The tape ended. Lash removed it and shut off the player.

Five months after these interviews, the Thorpes were married. They moved here not long after. The most perfect couple anyone could remember.

Lash dropped the tapes into the envelope and started for the door. As he opened it he paused to turn back, asking once again for an answer. When the house remained silent, he shut and locked the door carefully behind him.

SIX

Cruising at thirty-five thousand feet on his way back to New York, Lash inserted his credit card into the seatback slot, plucked the air-to-ground phone from its handset, and stared at it a moment. What does an expert do when something makes no sense? he thought. Simple. You ask another expert.

His first call was to directory information; the second to a number in Putnam County, New York.

“Weisenbaum Center,” came a clipped, efficient voice.

“Dr. Goodkind, please.”

“Who may I say is calling?”

“Christopher Lash.”

“Just a minute.”

Among private psychologists, the Norman J. Weisenbaum Center for Biomedical Research was both revered and envied for the quality of its neurochemical studies. As Lash waited through ethereal, New Age music, he tried to picture the center in his mind. He knew it was located on the Hudson River about forty-five minutes north of Manhattan. No doubt beautiful, with impeccable architecture: the center was a darling of both hospitals and pharmaceutical companies, and was lavishly funded.

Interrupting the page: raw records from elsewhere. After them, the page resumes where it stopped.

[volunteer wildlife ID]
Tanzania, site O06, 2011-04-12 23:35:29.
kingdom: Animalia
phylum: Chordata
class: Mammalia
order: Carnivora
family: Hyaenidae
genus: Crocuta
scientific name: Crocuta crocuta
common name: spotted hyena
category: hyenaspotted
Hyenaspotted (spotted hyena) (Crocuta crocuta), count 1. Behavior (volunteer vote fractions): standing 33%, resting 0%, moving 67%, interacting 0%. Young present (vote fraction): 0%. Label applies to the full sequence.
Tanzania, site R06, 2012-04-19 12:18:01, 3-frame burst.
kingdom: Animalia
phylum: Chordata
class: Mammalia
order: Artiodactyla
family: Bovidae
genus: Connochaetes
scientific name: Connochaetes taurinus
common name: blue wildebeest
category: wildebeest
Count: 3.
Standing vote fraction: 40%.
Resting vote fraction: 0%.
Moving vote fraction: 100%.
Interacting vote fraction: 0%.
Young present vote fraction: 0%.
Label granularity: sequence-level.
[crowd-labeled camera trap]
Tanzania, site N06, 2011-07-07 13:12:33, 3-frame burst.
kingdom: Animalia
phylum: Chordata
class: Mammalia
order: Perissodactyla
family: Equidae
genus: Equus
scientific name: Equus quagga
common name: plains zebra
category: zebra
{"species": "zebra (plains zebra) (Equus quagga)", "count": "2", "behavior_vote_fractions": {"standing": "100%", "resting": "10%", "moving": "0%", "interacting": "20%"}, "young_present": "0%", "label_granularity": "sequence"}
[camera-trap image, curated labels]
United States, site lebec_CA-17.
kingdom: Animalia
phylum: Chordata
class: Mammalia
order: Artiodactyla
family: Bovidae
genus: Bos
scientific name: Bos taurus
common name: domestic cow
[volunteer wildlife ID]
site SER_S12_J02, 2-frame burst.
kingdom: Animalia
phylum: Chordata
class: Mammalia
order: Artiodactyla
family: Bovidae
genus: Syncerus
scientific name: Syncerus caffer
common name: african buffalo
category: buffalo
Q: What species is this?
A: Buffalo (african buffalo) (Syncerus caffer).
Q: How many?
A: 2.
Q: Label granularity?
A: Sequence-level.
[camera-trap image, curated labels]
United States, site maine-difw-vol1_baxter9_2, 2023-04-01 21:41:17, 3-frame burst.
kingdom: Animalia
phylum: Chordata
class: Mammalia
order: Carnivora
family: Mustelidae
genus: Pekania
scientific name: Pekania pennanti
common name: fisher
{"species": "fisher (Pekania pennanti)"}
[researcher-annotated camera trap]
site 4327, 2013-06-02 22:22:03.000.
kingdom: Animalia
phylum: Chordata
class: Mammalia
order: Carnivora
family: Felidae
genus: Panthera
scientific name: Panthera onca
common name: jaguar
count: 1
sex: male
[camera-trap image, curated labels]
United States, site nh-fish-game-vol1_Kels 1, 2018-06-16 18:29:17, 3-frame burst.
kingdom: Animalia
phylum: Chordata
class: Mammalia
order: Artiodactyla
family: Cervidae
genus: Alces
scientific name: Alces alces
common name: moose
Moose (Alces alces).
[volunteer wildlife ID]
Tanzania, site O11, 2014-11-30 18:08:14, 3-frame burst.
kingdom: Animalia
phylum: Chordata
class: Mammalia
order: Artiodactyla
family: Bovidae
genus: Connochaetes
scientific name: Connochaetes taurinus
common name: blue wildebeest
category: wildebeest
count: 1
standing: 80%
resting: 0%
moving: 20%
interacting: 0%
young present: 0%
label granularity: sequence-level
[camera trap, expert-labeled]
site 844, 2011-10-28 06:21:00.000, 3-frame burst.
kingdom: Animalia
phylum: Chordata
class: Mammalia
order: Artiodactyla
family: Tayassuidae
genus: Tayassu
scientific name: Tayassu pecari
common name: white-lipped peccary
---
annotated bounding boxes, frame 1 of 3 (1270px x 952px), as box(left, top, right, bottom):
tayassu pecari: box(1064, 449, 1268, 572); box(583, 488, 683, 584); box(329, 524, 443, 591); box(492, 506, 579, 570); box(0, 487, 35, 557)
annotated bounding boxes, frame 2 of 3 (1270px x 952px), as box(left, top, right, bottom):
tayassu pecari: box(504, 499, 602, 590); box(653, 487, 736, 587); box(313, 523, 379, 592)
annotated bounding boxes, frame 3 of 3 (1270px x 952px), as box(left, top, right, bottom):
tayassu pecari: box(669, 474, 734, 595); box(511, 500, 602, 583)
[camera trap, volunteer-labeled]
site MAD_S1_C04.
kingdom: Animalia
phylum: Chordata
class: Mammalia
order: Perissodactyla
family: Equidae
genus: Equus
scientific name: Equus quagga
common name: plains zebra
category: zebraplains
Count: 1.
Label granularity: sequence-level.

“Chris!” came Goodkind’s cheery voice. “I can’t believe it. I haven’t heard from you in, what, six years?”

“Must be that long.”

“How are you enjoying private practice?”

“The hours are better.”

“I’ll bet. I always wondered when you’d give up riding with the cavalry, settle down in some nice, lucrative town. You’re practicing in Fairfield, right?”

“Stamford.”

“Yes, of course. Close to Greenwich, Southport, New Canaan. All full of rich, dysfunctional couples, no doubt. Excellent choice.” Old U. Penn classmates like Goodkind had been divided in their opinions on Lash joining the FBI. Some seemed envious. Others shook their heads, unable to comprehend why he’d willingly take on such a stressful, physically demanding, potentially dangerous job when his doctorate entitled him to something a lot cushier. When he did leave the FBI, he’d been careful to let them believe greed was the motivating factor — rather than the tragedy that so abruptly ended both his law enforcement career and his marriage.

“You hear much from Shirley?” Goodkind asked.

“Nope.”

“Shame you two split up. It didn’t have to do with, what, that Edmund Wyre business, did it? I read about that in the paper.”

Lash was careful to keep his voice from betraying the pain that, even three years later, mention of that name could evoke. “No, nothing like that.”

“Horrible. Horrible. Must’ve been rough on you.”

“Wasn’t easy.” Lash began to feel sorry he’d called. How could he have forgotten Goodkind’s curiosity, his love of prying into the personal affairs of others?

“I picked up that book of yours,” Goodkind said. “Congruency. Excellent stuff, though of course you were writing for the unwashed.”